Part of Charlotte intended to call Miss Pennington and Laurie—she owed them that much, at least—but another, franker part of her, stiffened by fear, knew she wouldn’t. Laurie called Charlotte several times, and she put her off with this excuse and that, and a lifeless, moping voice, until she gave up. Day by day her guilt concerning Miss Pennington accumulated. Many evenings she vowed to call her in the morning, but in the morning she would inevitably put it off until later. That evening she would go to bed early to get away from the sidewise looks Momma and Daddy and even Buddy had begun giving her. She knew she would be lucky to get two hours’ sleep all night, but lying in bed immobile was better than being stared at or talked to.

So the next morning she borrowed Momma’s old parka with a hood and drove to Sparta…to kill time. She was strolling past the Pine Café when a good-looking boy in a waist-length trucker’s jacket came out.

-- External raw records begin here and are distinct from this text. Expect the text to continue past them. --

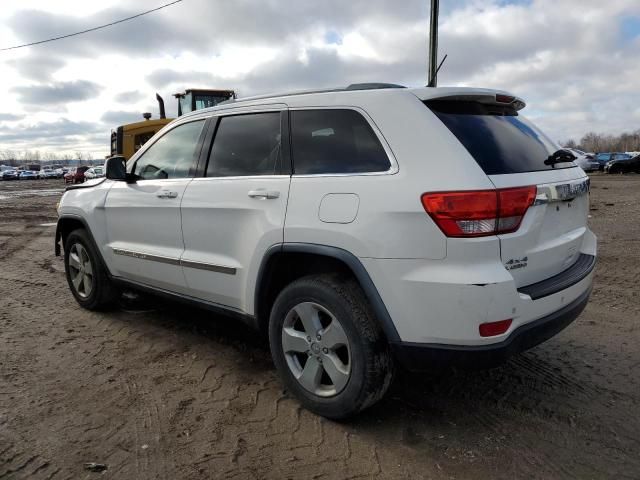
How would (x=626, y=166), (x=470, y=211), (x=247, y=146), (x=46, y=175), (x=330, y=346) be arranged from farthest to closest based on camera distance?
(x=46, y=175), (x=626, y=166), (x=247, y=146), (x=330, y=346), (x=470, y=211)

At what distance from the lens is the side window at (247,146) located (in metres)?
3.26

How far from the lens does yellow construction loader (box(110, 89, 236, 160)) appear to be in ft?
40.8

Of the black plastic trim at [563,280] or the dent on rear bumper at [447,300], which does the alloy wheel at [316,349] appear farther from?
the black plastic trim at [563,280]

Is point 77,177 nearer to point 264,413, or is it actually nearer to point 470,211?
point 264,413

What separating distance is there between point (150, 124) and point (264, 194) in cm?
1042

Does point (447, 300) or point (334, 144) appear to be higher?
point (334, 144)

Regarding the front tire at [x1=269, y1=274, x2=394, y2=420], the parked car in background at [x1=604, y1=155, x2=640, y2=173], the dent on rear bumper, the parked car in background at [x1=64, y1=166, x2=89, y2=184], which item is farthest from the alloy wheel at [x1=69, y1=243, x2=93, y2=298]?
the parked car in background at [x1=604, y1=155, x2=640, y2=173]

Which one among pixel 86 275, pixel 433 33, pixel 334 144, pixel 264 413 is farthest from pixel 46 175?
pixel 334 144

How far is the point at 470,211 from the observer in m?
2.36

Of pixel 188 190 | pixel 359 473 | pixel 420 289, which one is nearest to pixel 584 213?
pixel 420 289

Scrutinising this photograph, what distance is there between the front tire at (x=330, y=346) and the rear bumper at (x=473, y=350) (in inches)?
7.0

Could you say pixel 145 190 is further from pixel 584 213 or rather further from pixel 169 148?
pixel 584 213

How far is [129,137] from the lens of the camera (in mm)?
12672

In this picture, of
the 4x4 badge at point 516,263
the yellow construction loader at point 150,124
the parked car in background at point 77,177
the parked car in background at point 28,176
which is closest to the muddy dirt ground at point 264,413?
the 4x4 badge at point 516,263
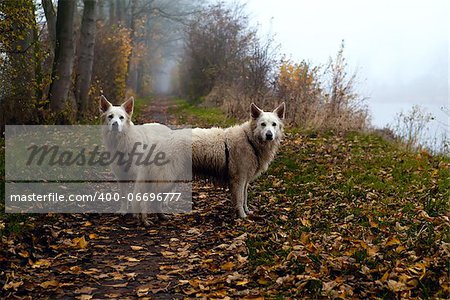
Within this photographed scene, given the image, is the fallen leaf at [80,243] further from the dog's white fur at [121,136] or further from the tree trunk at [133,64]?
the tree trunk at [133,64]

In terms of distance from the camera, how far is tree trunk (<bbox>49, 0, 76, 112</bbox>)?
13.9m

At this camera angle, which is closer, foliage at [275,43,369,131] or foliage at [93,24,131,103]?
foliage at [275,43,369,131]

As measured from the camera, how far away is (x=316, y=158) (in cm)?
1061

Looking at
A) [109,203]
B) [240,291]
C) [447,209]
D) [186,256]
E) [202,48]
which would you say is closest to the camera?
[240,291]

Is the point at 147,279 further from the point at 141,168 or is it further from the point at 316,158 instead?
the point at 316,158

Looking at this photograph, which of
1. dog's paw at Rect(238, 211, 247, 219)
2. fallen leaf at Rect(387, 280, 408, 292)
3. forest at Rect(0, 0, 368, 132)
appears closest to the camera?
Answer: fallen leaf at Rect(387, 280, 408, 292)

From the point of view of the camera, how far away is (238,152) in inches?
288

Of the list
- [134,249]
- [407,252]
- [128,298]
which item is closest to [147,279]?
[128,298]

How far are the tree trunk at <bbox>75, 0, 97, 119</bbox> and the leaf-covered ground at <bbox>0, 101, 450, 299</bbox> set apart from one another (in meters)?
10.2

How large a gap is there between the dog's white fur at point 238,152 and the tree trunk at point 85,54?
11342 millimetres

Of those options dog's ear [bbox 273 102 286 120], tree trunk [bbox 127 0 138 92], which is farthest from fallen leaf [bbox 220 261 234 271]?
tree trunk [bbox 127 0 138 92]

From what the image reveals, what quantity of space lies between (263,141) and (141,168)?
2.08m

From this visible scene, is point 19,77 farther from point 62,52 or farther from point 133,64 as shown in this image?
point 133,64

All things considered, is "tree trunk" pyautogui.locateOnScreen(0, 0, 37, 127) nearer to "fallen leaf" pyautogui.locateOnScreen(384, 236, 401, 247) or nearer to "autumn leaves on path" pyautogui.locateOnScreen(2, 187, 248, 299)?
"autumn leaves on path" pyautogui.locateOnScreen(2, 187, 248, 299)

Ohmygod—“Well, I’ll be switched! The Dupont girl!”

Caught flat-footed, Charlotte said, “Hello, Channing.”

“How is old Dupont?” he said.

“It’s fine.” Not a trace of emotion. “What’s up with you?”

“Well, hell,” said Channing. “Ain’t any jobs around here. After New Year’s, me and Matt and Dave’s going down to Charlotte and join the Marines. You know, I kinda hoped I’d run into you sometime. I always felt real bad about what we did over’t your house. You must’ve hated me.”

Charlotte pulled the hood away from her face. “I didn’t hate you, Channing. I never hated you. I think of you a lot.”

“You’re blowing smoke up—”

“No, I always liked you, and you knew it.”

Channing broke into a big smile. He reminded her of Hoyt. “In ’at case…I say let’s get it on, gal!” He motioned toward the café.

Charlotte shook her head no. “That was a long time ago, Channing. I just wanted you to know.” With that, she pulled the hood up over her head and hurried away.

One morning she was making one of her fifteen-foot excursions from the living room to her bedroom when Momma put her arm around her and said, “Charlotte, now I’m your momma, and you’re my good girl, and far’s I’m concerned, that’s the way it’ll always be, no matter where you are and how old you are or anything else. And right now your momma wants you to tell her what’s wrong. No matter what it is, if you’ll just let it out, it won’t be as bad as it was. That much I can guarantee you.”